The Pittsburgh Steelers have, by and large, been on an upward swing over the course of the past two and a half seasons after they missed the playoffs for two straight seasons, and failed to win a postseason game in four straight years.

Last season saw them gain that elusive playoff victory, though they came up short with about three minutes left in the Divisional round a week later. Their offense took off, and their defense improved, showing playmaking ability and opportunism.

But there are still a lot of unanswered questions facing the team as we crack into free agency territory. As an exercise, we like to take a stab at some of those questions, presenting arguments for the pros and cons of each side of the coin. This is the optimist’s take on the following question.
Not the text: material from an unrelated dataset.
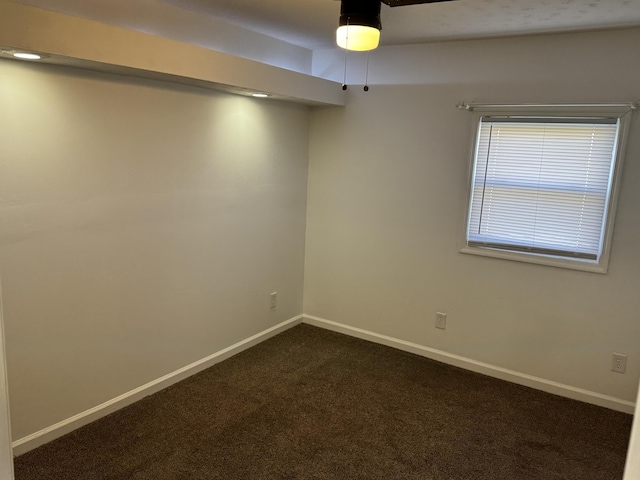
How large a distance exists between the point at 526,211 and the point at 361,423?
5.88ft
Question: Have the Steelers done enough to weather the loss of Martavis Bryant for the season?

The question is asked knowing full well that the regular season does not start for about half a year still, which means that the Steelers still have plenty of time to continue to address their roster if they feel that they are not yet sufficiently insulated from the loss of Martavis Bryant, who it was recently announced will be suspended for the 2016 season.

But they may not really have to do much at all on the offensive side of the ball, even with Bryant not in the mix. With names such as Antonio Brown, Le’Veon Bell, Ladarius Green, Markus Wheaton, and Sammie Coates—this list of names may well wind up being their base set—the Steelers are still plenty loaded on the offensive side of the ball.

Oh, and they also have a Ben Roethlisberger who will be coming in healthier than he was for all but about two and a half games during the 2015 season. the veteran quarterback suffered an MCL injury, a bone bruise, a concussion, multiple foot injuries, and probably another injury or two that I’m not even remembering, and they all affected his play.

I don’t believe that any single factor will be as important as getting Roethlisberger back as healthy as possible, because when he has been healthy over the course of the past three seasons, he has been looking awfully elite. When less than 100 percent, he has shown himself to be prone to opening himself up to some sloppy decision-making, leading to turnovers.

But getting Bell back is also a huge ingredient, and unless we have forgotten, he caught more passes for more yards in 2014 than in either of Bryant’s seasons. On a play-to-play basis, Bell is actually a more important piece of the passing tapestry, even if the tall, speedy wide receiver is the home run hitter.

Coates enters the picture as the wildcard. He’s not quite as tall nor as fast, and perhaps not as elusive as Bryant, but he is probably a bit stronger, and when he got an opportunity to appear in the postseason, he did show the ability to gain yards after the catch, which would be something lacking without Bryant.

Oh, and they still have Brown, who put up absolutely eye-popping numbers when Roethlisberger was on the field with him. Roethlisberger may be the drink, but Brown is the straw that stirs it. With the addition of Green, they also add a red zone threat to cut the deficit left with the loss of Bryant, with the tight end being every bit the mismatch.